Storyboarding

What is Storyboarding?

Information processing in real world is mostly multi-modal in nature. One of such associations between language and corresponding visual interpretation is observed in the task of storyboarding. A storyboard is a concise series of visual illustrations of how a video would unfold, along with their corresponding textual descriptions.

We present the task of storyboarding of howto tasks in the domain of cooking recipes.

Imagine, you want to cook vegetable lasagna. Most likely, you would open a howto videos of the correspoding dish and follow the instructions. More often than not, we find ourselves in situations where we might not need to watch the entire video but rather get a concise summary of important moments in the video along with natural language instructions.
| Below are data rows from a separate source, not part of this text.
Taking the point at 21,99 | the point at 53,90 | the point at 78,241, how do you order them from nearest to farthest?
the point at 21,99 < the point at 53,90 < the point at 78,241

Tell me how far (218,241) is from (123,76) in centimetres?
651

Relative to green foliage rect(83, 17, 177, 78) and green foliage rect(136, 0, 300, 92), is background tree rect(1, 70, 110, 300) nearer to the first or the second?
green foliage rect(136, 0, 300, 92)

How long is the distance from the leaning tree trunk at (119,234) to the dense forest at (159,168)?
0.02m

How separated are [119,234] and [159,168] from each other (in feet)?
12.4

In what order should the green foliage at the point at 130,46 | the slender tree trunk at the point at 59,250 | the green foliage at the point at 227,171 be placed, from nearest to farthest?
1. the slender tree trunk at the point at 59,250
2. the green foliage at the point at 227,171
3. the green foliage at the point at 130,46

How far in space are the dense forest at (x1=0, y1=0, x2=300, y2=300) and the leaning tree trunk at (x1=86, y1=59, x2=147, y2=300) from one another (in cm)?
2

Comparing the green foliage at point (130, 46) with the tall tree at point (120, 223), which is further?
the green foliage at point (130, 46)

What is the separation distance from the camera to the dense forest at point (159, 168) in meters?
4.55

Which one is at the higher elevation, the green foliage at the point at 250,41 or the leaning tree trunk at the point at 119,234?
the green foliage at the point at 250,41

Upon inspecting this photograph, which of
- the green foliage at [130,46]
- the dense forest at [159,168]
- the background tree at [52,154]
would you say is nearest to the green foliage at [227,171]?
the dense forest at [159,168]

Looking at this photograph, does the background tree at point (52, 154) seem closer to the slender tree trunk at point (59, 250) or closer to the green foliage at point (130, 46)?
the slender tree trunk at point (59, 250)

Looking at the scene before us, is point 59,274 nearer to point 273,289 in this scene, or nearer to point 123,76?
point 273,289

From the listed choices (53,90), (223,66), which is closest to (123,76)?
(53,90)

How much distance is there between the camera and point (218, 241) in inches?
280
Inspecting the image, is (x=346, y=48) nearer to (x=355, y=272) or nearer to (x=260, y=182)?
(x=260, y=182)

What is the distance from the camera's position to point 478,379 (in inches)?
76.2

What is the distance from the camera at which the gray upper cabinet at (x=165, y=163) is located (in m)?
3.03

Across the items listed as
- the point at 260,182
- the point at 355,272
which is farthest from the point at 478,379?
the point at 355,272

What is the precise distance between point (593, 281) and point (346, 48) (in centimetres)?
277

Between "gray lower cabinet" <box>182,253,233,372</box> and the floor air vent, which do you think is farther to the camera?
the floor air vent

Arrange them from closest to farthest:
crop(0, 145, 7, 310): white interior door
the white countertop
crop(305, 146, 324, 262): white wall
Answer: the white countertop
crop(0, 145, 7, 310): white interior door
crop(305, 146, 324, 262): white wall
Storyboard for preparing Vegetable Lasagna

Big Picture:

This storyboard is like a short visual as well as textual description to give an overview for cooking the dish. This can also be applied to other howto tasks, let’s say “how to fix a guitar string”. This also leads to interesting dimensions of looking at the breadth and depth of the recipes.

Dataset:

We are presenting this new dataset that is targeted at generating procedural text (cooking recipes) from a sequence of images. This resource could also be used for language tasks aiming to maintain structure and coherence. The dataset is mainly scraped from a couple of blogging websites (instructables and snapguide), where people put howto posts on various tasks in varied domains. For this task, we first concentrate on the cooking domain and we collected about 16,441 recipes that have sequential visual illustration and textual interpretation.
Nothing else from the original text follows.